One thing to be careful about is good cable management. You cannot have cables dragging or you will get sudden jumps that take longer to settle because of the slow guide cadence. I would do this type of guiding only for longish exposures, such as 20 min and longer for narrowband deep sky. If you dither, it will take longer to settle also. Make sure that the main camera exposure length doesn't saturate the object that you are recording. In my case the 1hr exposure did not saturate the tiny squiggles inside the Bubble nebula. It would very much saturate the core of a typical galaxy with a wideband LRGB filter set.


-----Original Message-----
From: Tony Benjamin <tonybenjamin@...>
Sent: Tue, Sep 22, 2020 1:55 pm
Subject: Re: [ap-gto] Nudge Guiding last night

You are using Maxim…how would you set this up in PHD2? Just very low aggression and greater than 5 sec exposure time?
From: [] On Behalf Of uncarollo2 <chris1011@...> via
Sent: September 22, 2020 10:34 AM
Subject: [ap-gto] Nudge Guiding last night
Hi Astronuts,
I posted my guiding results from a 5 hour imaging session last night on Astrobin:
I wanted to show how an Absolute Encoder Mount can enhance the guide accuracy and thereby improve the image resolution when using medium to long focal length telescopes.

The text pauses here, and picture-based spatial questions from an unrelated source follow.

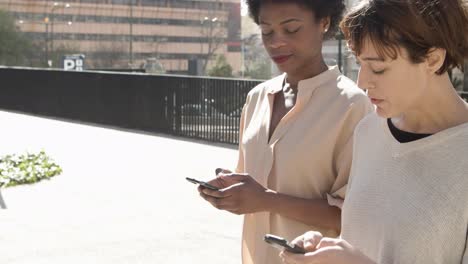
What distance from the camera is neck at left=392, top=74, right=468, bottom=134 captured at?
1.71 m

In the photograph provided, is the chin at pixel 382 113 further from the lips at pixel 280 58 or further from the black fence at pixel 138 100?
the black fence at pixel 138 100

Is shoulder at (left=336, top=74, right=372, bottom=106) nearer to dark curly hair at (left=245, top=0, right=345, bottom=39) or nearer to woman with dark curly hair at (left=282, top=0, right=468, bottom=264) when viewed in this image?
dark curly hair at (left=245, top=0, right=345, bottom=39)

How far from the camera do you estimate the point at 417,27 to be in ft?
5.50

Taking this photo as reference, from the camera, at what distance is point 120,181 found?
1067cm

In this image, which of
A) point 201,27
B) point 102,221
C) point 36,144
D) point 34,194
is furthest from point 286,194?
point 201,27

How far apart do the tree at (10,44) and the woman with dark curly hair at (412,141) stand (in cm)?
6807

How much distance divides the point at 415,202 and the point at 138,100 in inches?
646

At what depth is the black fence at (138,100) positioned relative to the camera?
50.1 ft

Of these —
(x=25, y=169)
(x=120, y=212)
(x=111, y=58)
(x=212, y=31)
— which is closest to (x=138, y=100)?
(x=25, y=169)

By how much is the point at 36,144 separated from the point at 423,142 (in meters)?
13.9

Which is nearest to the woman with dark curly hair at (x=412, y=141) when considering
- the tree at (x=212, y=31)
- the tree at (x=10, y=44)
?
the tree at (x=10, y=44)

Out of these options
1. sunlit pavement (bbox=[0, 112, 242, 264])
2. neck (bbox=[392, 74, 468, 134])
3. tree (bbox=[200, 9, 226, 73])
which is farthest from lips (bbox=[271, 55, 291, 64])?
tree (bbox=[200, 9, 226, 73])

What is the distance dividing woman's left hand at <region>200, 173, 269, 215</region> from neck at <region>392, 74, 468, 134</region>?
761 mm

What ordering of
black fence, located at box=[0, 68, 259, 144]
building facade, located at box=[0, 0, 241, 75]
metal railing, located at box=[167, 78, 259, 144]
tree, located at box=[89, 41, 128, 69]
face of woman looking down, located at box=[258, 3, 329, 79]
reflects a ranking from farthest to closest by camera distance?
building facade, located at box=[0, 0, 241, 75] → tree, located at box=[89, 41, 128, 69] → black fence, located at box=[0, 68, 259, 144] → metal railing, located at box=[167, 78, 259, 144] → face of woman looking down, located at box=[258, 3, 329, 79]
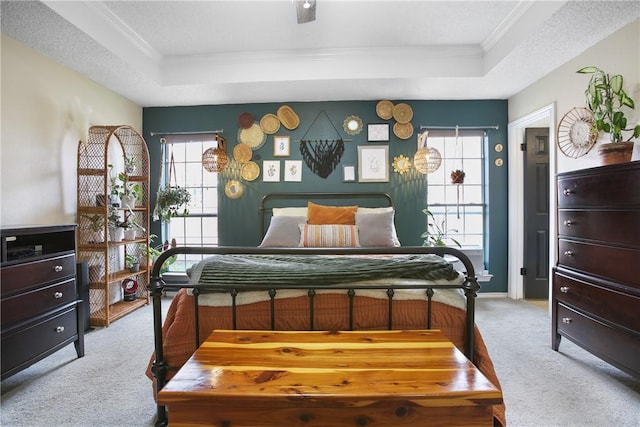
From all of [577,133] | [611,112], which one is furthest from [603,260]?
[577,133]

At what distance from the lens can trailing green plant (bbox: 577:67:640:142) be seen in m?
2.20

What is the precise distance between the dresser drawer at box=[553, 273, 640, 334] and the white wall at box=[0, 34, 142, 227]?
4.07m

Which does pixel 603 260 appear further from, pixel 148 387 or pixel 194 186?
pixel 194 186

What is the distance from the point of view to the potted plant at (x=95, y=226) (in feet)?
9.66

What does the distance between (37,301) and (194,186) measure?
7.51ft

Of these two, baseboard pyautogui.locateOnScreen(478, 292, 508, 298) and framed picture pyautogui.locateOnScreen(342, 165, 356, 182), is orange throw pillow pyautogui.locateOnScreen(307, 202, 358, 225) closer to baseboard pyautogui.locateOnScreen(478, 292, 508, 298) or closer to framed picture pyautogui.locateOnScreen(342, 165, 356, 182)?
framed picture pyautogui.locateOnScreen(342, 165, 356, 182)

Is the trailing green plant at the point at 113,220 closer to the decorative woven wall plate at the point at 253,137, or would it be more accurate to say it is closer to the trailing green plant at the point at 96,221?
the trailing green plant at the point at 96,221

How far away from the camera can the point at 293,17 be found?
260 cm

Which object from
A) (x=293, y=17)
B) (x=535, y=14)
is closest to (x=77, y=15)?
(x=293, y=17)

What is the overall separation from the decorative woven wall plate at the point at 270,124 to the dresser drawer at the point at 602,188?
289 centimetres

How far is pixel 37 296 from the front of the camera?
1997mm

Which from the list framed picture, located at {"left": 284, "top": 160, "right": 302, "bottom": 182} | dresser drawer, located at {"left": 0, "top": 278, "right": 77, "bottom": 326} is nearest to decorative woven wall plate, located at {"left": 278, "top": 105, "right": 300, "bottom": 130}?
framed picture, located at {"left": 284, "top": 160, "right": 302, "bottom": 182}

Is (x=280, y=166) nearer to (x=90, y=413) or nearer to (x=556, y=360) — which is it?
(x=90, y=413)

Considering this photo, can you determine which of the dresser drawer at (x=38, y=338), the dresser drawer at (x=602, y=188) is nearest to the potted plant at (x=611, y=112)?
the dresser drawer at (x=602, y=188)
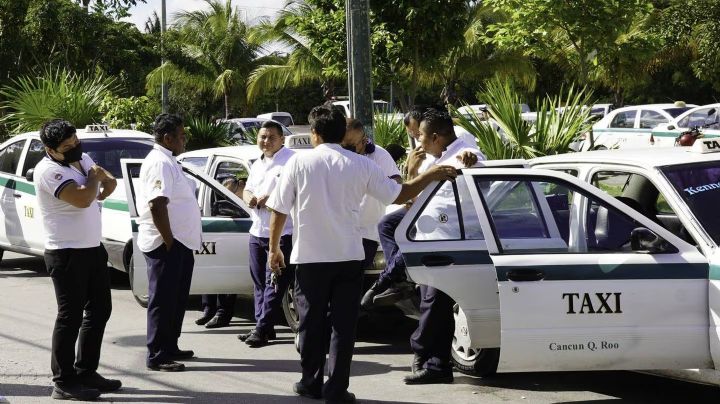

There are always discussions on the various newsgroups that question whether an encoder mount is really necessary if you're going to guide anyway. The idea doesn't make sense until you realize that the encoders provide the mount axes with a very precise position according to the input commands of the servo controller. It means that if you can detect sub-arc sec errors in the position of the guide star, you can correct for them at a very precise level. You can also take 90% of the guide burden away for really long exposures by modeling, and thus driving both axes at a custom rate according to the model.
The encoder loop is not only accurate but very linear down to the sub-arc sec level. For example, a non-encoder mount can have non-linear response and discontinuity in Dec during direction reversals, even if the gears are belt driven. That can cause delays and even oscillations around the zero point. All that goes away with encoder control.
Last night was not especially great seeing, Clear Sky Clock rated it as a 3 out of 5, but it was good enough for the nudge guiding plus model tracking to track down to the 0.2 arc sec Pk level. Without the model and just normal full guiding (2 - 3 sec guide exposure) the system would be guiding at around 0.5 arc sec Pk (which isn't shabby).